Der deutsche Bankenmarkt sei fragmentiert und Unicredit habe Erfahrung vor
Ort, sagte Orcel in Anspielung auf die Tochter HypoVereinsbank (HVB), die
2005 von der Unicredit übernommen worden war. Zugleich betonte Orcel
erneut, die Unicredit sei nicht unter Zugzwang. „Wir können den
Commerzbank-Anteil auch wieder verkaufen.“ Bei großen Fusionen brauche es
Einigkeit auf beiden Seiten.
## Berlin plant keine Abwehr von Unicredit – und übt Kritik
[3][Finanzminister Christian Lindner (FDP)] kritisierte im Bundestag den
Stil der Unicredit. Das Vorgehen habe die Bundesregierung überrascht und
„nicht Vertrauen in die Unicredit gestärkt“. Jetzt liege alles Weitere in
der Hand von Management und Aufsichtsrat der Commerzbank. Vonseiten der
Bundesregierung stehe kein weiterer Schritt an.
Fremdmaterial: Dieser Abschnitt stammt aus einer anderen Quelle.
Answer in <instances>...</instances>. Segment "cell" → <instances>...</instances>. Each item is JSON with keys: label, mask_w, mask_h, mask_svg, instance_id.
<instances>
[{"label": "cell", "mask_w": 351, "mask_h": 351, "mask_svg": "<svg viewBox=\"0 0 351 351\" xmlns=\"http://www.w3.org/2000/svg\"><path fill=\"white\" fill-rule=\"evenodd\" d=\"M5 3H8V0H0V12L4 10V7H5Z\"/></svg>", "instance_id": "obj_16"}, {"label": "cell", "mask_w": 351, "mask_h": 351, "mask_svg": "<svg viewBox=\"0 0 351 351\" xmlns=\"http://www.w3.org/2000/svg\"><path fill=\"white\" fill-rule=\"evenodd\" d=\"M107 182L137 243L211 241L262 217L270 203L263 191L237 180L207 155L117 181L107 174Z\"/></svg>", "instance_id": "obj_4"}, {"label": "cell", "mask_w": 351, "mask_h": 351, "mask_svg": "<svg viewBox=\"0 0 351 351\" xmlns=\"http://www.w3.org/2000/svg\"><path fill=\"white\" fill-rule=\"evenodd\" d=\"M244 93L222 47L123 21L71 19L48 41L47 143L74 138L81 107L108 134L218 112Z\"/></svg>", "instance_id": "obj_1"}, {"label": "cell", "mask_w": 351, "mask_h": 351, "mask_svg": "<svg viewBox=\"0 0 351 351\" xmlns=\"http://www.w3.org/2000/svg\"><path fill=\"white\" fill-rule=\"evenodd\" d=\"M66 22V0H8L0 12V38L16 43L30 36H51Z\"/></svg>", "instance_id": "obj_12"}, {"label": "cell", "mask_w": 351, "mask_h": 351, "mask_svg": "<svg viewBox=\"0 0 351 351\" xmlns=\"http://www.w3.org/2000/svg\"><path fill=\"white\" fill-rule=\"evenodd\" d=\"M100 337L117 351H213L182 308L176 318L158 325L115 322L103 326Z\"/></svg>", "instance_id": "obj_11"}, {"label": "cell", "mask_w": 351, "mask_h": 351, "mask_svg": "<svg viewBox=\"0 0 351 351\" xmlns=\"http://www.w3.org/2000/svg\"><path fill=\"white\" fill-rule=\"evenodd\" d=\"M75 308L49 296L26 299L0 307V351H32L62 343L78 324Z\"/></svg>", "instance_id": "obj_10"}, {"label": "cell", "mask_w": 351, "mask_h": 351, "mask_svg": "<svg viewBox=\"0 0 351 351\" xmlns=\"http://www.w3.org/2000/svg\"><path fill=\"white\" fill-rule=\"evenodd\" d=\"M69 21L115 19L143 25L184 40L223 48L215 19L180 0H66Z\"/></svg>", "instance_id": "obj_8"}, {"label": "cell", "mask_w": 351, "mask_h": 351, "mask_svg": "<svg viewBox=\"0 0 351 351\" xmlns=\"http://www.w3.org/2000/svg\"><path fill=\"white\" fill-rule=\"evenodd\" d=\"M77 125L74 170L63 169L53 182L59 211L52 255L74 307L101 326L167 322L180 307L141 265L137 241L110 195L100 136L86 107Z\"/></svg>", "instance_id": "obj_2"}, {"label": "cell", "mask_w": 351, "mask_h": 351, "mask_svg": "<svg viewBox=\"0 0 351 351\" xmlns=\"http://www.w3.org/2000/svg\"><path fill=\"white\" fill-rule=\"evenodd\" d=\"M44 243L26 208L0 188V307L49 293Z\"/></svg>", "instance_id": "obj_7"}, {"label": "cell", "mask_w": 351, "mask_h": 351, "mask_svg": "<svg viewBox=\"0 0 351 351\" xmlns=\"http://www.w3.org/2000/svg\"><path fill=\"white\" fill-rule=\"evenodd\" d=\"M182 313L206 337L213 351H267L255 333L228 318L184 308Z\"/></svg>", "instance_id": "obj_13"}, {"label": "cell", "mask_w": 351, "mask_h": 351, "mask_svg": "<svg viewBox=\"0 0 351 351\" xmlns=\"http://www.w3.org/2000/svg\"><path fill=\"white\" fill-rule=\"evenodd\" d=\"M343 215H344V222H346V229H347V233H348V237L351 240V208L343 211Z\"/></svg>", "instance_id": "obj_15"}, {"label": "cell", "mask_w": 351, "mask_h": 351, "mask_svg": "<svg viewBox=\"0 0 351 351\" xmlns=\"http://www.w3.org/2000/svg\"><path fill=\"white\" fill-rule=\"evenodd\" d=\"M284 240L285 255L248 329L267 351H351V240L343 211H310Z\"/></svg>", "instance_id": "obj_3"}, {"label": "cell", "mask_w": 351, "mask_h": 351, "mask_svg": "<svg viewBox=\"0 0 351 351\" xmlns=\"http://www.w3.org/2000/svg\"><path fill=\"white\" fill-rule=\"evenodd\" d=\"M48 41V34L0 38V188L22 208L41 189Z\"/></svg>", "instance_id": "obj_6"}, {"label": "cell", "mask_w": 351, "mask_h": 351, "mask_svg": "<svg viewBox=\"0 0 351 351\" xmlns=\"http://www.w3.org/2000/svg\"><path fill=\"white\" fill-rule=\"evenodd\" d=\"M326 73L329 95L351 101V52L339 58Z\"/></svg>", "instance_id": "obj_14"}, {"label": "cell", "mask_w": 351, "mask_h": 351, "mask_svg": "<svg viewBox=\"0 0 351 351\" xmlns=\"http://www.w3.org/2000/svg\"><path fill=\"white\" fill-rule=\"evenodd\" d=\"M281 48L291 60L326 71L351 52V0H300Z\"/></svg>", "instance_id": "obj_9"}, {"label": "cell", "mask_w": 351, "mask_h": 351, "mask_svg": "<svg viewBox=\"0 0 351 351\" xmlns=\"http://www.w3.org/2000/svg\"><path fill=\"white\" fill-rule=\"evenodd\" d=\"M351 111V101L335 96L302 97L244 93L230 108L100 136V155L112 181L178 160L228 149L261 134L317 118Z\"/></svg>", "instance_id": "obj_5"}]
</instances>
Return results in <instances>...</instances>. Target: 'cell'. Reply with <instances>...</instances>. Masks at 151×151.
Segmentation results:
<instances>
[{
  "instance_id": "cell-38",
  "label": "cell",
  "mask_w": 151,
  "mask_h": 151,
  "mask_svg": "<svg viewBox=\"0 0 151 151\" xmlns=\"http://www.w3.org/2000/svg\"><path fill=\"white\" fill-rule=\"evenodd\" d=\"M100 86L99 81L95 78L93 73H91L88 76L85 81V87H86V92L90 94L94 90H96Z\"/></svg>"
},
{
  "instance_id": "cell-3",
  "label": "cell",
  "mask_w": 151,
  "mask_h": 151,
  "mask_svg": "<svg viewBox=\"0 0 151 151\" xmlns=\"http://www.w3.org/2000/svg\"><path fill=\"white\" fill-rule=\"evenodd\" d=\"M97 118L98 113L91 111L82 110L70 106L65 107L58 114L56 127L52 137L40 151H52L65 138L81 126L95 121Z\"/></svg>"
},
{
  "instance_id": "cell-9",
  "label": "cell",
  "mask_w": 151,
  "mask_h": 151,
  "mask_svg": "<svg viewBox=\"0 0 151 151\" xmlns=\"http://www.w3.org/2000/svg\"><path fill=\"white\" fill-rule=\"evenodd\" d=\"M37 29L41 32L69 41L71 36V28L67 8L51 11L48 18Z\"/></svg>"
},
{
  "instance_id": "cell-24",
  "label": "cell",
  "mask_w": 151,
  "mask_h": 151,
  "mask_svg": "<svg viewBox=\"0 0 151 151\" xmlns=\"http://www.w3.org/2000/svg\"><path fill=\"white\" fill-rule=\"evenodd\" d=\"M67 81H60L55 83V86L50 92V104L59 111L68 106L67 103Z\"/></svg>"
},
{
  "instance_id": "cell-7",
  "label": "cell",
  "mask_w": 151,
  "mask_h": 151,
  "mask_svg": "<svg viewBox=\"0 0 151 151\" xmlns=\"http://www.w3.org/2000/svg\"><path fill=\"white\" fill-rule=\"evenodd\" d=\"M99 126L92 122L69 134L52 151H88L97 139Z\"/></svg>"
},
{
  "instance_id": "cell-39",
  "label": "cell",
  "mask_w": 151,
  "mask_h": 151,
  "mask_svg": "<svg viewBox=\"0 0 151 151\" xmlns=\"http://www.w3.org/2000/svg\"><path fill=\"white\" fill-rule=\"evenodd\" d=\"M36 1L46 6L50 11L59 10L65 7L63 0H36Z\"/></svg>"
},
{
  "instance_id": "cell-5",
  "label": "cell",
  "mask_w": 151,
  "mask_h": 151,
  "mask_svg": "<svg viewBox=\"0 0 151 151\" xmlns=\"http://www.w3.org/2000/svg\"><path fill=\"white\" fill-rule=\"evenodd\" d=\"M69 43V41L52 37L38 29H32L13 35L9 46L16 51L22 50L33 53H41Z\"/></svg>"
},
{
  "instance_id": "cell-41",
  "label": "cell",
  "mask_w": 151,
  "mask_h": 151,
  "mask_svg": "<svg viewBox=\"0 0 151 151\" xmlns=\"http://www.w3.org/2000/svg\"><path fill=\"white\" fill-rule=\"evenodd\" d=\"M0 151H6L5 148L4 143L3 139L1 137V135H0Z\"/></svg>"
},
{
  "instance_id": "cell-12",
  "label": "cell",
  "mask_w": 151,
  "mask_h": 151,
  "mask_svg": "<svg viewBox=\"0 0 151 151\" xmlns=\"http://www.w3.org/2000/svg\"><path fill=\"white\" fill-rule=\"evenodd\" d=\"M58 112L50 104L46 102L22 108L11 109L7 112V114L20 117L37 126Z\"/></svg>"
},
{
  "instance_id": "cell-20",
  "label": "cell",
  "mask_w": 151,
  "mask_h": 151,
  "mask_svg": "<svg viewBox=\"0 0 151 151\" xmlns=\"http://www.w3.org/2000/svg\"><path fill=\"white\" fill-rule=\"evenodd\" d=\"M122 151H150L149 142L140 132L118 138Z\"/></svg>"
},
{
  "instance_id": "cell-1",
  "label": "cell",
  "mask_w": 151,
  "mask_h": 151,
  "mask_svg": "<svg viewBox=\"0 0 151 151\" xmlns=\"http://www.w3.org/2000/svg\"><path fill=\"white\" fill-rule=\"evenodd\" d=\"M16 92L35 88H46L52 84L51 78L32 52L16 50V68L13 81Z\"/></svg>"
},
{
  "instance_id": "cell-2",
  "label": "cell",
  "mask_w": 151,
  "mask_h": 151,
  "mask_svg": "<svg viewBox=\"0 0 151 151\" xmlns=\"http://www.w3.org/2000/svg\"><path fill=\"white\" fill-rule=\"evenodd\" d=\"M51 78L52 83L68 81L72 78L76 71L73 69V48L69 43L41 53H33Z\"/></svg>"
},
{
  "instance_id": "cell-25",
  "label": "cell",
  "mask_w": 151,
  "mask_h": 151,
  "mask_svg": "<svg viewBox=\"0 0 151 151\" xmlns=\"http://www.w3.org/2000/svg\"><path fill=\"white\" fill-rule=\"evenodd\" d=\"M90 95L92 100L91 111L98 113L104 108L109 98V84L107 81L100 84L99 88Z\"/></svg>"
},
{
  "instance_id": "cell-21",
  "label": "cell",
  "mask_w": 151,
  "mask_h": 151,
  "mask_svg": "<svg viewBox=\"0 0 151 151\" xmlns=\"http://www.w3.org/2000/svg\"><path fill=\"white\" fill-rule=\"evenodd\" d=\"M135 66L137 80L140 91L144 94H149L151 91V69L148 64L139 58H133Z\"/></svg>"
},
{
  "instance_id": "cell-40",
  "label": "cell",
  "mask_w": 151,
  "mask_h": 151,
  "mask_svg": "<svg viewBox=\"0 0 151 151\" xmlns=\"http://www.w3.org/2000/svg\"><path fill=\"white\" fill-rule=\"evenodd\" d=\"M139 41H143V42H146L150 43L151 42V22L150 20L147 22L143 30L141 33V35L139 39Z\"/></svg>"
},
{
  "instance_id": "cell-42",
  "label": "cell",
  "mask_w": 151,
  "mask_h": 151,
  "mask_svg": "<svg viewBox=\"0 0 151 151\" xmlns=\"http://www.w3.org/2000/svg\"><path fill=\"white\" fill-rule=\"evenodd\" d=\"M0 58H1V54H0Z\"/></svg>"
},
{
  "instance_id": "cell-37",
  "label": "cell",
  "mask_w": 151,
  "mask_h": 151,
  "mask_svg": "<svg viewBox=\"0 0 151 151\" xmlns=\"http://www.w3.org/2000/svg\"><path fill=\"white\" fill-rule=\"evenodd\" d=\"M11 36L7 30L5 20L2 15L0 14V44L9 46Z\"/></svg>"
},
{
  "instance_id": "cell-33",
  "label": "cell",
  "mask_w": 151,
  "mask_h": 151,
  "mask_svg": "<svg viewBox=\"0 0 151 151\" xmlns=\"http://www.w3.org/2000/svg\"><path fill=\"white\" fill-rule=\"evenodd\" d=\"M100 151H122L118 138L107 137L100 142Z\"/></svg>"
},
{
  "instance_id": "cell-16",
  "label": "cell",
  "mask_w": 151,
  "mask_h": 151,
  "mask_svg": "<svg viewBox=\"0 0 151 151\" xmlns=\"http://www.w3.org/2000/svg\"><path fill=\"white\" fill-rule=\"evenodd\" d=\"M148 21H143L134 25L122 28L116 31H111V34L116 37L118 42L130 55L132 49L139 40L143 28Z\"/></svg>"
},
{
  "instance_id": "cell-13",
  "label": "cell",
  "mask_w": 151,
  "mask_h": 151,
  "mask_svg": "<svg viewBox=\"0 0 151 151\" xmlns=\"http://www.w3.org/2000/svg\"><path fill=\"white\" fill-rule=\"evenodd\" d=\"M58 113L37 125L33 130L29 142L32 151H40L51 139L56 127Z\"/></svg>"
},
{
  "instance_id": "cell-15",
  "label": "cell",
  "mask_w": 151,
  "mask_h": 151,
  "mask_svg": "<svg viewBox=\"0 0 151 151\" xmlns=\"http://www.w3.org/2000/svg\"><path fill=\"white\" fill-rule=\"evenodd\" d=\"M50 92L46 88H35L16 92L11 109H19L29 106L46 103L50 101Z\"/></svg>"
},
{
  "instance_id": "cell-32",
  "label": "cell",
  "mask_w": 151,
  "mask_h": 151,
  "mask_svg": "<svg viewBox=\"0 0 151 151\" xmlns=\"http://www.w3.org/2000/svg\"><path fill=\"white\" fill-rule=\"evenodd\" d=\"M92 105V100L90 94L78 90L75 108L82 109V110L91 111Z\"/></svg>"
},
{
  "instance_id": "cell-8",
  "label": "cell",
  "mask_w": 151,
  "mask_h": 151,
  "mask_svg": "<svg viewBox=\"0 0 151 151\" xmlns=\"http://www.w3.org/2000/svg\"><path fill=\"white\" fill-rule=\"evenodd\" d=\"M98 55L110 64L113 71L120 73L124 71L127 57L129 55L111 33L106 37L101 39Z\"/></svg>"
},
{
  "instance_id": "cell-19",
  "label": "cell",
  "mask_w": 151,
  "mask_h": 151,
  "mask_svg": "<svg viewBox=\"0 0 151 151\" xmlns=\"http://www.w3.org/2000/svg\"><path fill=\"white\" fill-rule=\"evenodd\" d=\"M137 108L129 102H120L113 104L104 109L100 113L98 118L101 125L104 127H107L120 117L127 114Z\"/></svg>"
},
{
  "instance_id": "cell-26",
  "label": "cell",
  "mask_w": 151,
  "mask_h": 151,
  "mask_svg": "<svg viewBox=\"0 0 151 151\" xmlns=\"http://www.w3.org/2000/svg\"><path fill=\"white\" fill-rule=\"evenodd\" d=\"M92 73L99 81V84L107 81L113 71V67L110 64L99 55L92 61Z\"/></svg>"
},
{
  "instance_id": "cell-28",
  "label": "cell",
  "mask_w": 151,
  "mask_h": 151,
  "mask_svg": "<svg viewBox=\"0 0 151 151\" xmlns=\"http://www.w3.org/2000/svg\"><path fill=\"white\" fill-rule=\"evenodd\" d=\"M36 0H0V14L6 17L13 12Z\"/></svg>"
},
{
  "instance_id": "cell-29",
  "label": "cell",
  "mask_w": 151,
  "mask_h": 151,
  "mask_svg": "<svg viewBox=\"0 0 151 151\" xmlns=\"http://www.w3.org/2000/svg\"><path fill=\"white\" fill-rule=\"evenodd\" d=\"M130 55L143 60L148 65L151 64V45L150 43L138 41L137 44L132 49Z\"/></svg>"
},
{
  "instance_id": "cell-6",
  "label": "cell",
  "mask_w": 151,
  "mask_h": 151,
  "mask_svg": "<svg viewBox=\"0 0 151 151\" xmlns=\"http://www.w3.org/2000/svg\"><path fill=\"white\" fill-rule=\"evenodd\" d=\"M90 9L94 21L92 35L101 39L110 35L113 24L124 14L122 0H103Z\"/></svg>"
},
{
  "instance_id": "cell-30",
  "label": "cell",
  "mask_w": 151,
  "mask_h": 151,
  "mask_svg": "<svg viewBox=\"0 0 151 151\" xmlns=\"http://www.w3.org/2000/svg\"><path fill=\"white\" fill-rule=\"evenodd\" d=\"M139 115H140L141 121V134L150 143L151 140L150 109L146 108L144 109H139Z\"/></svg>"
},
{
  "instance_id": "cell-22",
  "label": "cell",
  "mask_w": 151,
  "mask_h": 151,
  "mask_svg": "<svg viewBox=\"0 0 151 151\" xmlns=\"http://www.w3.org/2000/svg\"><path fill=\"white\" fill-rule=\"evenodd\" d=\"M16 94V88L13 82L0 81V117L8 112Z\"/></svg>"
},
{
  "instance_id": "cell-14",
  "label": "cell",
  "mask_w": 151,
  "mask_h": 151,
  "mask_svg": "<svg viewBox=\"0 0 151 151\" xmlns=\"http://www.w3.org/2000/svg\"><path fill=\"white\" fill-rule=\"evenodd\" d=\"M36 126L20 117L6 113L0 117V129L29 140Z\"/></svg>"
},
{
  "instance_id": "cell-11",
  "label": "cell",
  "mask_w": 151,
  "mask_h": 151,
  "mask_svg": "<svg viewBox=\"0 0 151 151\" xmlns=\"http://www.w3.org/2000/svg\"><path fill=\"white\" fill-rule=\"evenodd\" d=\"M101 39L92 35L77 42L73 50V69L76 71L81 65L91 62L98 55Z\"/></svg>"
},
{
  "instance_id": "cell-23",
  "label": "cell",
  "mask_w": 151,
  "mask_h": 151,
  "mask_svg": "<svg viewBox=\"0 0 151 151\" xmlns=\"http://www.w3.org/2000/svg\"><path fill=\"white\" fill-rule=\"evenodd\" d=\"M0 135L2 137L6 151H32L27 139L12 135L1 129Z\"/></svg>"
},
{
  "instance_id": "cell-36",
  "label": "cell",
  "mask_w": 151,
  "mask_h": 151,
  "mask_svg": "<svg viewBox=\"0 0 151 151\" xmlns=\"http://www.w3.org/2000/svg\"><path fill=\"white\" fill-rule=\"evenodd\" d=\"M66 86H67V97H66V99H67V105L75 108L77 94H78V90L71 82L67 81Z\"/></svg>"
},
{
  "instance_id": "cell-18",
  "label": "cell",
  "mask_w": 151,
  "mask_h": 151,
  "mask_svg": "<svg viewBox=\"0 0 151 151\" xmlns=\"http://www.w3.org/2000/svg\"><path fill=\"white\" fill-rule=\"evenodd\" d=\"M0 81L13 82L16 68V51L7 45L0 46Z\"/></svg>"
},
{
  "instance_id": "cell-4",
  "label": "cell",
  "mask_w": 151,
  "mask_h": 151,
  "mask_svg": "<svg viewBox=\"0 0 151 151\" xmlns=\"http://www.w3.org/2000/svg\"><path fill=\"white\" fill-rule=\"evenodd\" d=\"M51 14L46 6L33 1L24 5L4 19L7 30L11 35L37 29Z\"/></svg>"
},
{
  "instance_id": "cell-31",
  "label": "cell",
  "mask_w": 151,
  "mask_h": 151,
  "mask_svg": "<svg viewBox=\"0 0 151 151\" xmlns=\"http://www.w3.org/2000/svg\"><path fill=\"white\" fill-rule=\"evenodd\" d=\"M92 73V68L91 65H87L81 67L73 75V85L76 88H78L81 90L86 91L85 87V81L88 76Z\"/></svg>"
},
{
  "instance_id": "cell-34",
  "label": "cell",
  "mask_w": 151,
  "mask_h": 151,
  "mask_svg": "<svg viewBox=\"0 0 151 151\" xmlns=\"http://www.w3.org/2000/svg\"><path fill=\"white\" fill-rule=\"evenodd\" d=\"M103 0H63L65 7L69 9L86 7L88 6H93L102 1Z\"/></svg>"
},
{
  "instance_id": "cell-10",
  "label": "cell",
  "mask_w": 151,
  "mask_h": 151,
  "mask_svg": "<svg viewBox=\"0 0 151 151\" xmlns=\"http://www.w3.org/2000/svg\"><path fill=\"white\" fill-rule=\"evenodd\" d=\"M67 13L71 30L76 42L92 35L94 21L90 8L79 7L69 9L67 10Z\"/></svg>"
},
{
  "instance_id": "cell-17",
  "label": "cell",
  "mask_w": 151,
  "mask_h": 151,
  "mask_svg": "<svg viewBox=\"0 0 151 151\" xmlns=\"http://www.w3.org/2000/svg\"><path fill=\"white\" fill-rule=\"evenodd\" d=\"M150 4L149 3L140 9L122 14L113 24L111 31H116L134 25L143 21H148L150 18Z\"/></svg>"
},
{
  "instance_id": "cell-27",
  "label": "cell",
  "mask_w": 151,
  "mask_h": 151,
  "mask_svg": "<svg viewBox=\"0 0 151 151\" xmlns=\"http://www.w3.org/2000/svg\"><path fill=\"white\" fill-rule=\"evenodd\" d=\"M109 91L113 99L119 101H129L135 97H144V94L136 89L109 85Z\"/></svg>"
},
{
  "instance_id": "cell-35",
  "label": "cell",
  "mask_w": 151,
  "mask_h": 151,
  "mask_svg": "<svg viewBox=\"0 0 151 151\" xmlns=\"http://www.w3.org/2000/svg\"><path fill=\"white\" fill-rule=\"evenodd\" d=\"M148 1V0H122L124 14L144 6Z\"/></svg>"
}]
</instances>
Lindner stellte jedoch
klar: „Wenn die Bundesregierung Anteile veräußert, dann sind wir zu einem
diskriminierungsfreien Verfahren gezwungen.“
Frankfurts Oberbürgermeister Mike Josef (SPD) hatte in Briefen an Lindner
und Scholz vor den Folgen der drohenden Übernahme gewarnt. „Diese
Entwicklung birgt potenzielle Risiken, die nicht nur die Stadt Frankfurt am
Main, sondern auch den Bankenstandort Deutschland betreffen“, heißt es in
den Schreiben. Frankfurt sei seit Jahrzehnten bedeutendster deutscher
Finanzplatz, „und die Commerzbank spielt hierbei eine zentrale Rolle“.
Der frühere hessische Ministerpräsident Roland Koch hatte die
Bundesregierung zuvor aufgefordert, die Übernahme der Commerzbank durch
Unicredit zu verhindern. Es sei „ziemlich einmalig, dass die Bundesrepublik
als eine der größte Wirtschaftsmächte der Erde bei einer ihrer größten
Banken ihres Landes Anteilsverkäufe avisiert und diese dann zu einer
feindlichen Übernahme führen, weil man die Ausschreibung nicht so gestaltet
hat, dass kein einzelner Übernehmer alles bekommt“, sagte Koch der Berliner
Zeitung.
Nicht nur die Bundesregierung, auch die Deutsche Bank will sich aus dem
Übernahmeringen heraushalten. Das Institut konzentriere sich auf sich
selbst, sagte Finanzvorstand James von Moltke auf einer Branchenkonferenz.
Die Deutsche Bank habe noch Arbeit vor sich, bevor sie bereit sei, an einer
Branchenkonsolidierung teilzunehmen.